21. Lost

198 20 1
                                    

Sunghoon meraih ponselku yang berada didalam saku, "Tinggalah disini sebentar, aku akan mengurusi semua. Aku akan menjamin hidup barumu.." Finalnya, lalu meninggalkanku sendiri di apartement.

Setelah pintu tertutup, aku menuju kedekat sofa. Duduk dilantai dan menenggelamkan wajahku dilengan, begitu nyaman untuk meluapkan semuanya disini.

Apa sejak dahulu ia tidak sadar, apa lukaku? Aku kesepian.. Aku tidak pernah punya sesuatu yang bisa aku jadikan rumah. Aku─ tidak punya sesuatu yang bisa membuatku nyaman dalam waktu yang tidak menentu, aku tidak punya itu.

Aku butuh saudaraku. Aku butuh Sungchan.. Aku butuh keluargaku..
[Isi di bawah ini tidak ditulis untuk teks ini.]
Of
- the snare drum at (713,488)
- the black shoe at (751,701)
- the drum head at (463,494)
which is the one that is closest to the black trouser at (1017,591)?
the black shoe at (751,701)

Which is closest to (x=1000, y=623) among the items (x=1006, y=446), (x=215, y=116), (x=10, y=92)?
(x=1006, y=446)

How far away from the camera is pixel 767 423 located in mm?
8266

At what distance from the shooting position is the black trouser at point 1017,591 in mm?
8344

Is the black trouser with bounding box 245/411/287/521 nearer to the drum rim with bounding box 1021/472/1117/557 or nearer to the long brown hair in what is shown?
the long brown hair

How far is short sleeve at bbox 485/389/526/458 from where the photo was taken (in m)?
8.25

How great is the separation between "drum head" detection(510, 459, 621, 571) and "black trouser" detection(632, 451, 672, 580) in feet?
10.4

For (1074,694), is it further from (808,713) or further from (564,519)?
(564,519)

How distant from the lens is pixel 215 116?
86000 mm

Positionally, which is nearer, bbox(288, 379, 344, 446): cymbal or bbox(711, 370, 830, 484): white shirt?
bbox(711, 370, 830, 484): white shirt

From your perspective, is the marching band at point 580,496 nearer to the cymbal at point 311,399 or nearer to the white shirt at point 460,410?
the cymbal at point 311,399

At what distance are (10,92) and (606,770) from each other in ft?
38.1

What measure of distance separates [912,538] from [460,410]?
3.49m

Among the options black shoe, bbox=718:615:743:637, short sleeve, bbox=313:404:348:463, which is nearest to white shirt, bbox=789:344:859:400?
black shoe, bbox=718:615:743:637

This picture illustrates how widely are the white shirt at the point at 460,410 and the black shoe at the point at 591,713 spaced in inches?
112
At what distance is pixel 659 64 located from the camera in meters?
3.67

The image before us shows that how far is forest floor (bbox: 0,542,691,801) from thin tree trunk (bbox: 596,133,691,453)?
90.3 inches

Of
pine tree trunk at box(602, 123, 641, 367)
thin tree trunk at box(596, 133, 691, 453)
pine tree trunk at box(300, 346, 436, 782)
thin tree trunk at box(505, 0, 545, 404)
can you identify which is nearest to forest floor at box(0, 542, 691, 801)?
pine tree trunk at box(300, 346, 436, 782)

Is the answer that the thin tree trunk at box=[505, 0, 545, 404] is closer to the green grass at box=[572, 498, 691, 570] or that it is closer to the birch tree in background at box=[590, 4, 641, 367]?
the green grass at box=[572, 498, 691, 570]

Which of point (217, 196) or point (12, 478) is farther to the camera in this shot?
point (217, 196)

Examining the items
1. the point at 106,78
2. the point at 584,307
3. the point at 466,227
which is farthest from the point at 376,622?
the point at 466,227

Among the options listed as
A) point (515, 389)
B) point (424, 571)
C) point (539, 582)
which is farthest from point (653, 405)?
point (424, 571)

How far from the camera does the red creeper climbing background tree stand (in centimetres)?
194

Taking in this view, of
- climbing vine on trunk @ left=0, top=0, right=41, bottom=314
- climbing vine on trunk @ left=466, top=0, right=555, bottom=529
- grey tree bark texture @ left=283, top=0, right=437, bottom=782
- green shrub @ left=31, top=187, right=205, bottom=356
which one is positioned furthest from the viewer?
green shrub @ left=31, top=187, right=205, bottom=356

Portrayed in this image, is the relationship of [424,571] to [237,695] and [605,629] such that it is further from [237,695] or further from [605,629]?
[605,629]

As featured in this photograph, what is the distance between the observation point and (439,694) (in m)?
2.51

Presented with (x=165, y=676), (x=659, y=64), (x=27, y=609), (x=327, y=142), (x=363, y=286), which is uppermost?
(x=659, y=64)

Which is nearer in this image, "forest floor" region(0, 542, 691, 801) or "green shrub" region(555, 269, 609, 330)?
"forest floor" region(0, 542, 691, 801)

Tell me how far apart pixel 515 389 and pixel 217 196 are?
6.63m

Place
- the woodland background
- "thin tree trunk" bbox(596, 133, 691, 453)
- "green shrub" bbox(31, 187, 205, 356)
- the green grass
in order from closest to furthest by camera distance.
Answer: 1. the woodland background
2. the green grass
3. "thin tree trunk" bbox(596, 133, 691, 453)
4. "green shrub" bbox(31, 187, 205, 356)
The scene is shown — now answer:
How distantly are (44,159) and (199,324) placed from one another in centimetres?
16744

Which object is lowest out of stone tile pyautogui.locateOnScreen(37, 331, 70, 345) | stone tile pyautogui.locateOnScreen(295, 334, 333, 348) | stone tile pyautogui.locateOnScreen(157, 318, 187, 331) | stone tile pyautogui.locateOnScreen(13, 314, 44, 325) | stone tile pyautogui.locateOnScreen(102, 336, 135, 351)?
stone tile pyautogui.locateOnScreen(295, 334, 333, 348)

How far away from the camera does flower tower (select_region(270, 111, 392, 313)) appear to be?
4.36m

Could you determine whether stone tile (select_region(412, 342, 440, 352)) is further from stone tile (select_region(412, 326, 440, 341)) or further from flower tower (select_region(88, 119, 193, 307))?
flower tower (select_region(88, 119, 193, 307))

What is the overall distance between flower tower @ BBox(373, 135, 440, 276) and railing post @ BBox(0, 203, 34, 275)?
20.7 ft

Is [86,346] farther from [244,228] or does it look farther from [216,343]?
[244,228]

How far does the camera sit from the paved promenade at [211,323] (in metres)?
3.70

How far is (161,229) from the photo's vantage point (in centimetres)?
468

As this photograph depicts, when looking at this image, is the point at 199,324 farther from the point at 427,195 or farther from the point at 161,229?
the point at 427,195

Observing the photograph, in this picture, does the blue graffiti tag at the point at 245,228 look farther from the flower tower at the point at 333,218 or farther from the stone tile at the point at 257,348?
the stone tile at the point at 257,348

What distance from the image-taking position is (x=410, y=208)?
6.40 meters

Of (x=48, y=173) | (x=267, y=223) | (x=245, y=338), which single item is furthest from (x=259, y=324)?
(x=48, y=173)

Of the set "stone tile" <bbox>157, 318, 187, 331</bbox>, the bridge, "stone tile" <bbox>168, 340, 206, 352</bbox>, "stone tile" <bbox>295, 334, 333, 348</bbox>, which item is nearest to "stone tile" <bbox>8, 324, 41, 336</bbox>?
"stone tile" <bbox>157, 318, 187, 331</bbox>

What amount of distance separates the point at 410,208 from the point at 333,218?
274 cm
Pintu terbuka dengan tiba-tiba, aku tidak tertarik melihat siapa pelakunya. Tetapi, karena─

"H-Heeseung?"

Ia tersenyum kearahku dengan lugu, "Apa yang membuatmu begitu sedih?" Tanyanya lembut. Aku terdiam karena tidak percaya, jika lelaki itu yang kini duduk dihadapanku.

Sampai tangan kanannya menyapu bersih bekas air mataku, aku tersadar. Jika ini benar dirinya, Heeseung didepanku. "Haruskah kita pergi bersama?" Ucapnya tiba-tiba, mengingat beberapa waktu lalu. Sunghoon menyuruhku untuk meninggalkan kota ini.

"Kau tidak bisa pergi.. Kau akan kalah.." Cicitku pelan, "Kau harus membalas kematian ibumu.." Aku masih menangis menatapnya.

"Mengapa mereka begitu jahat? Mengapa harus ada kejahatan didunia ini?" Ucapku lagi. Berkeluh kesah dihadapannya.

Heeseung hanya menatapku, ia membasahi bibirnya lalu mengelus perlahan kepalaku dengan lembut, "Aku pikir, itu termasuk ketidak sempurnaan atau kekurangan dunia ini? Sama bukan seperti manusia? Tidak ada manusia yang sempurna disini. Begitupun jalan hidup mereka.." Ucapnya, membuatku sedikit terhanyut.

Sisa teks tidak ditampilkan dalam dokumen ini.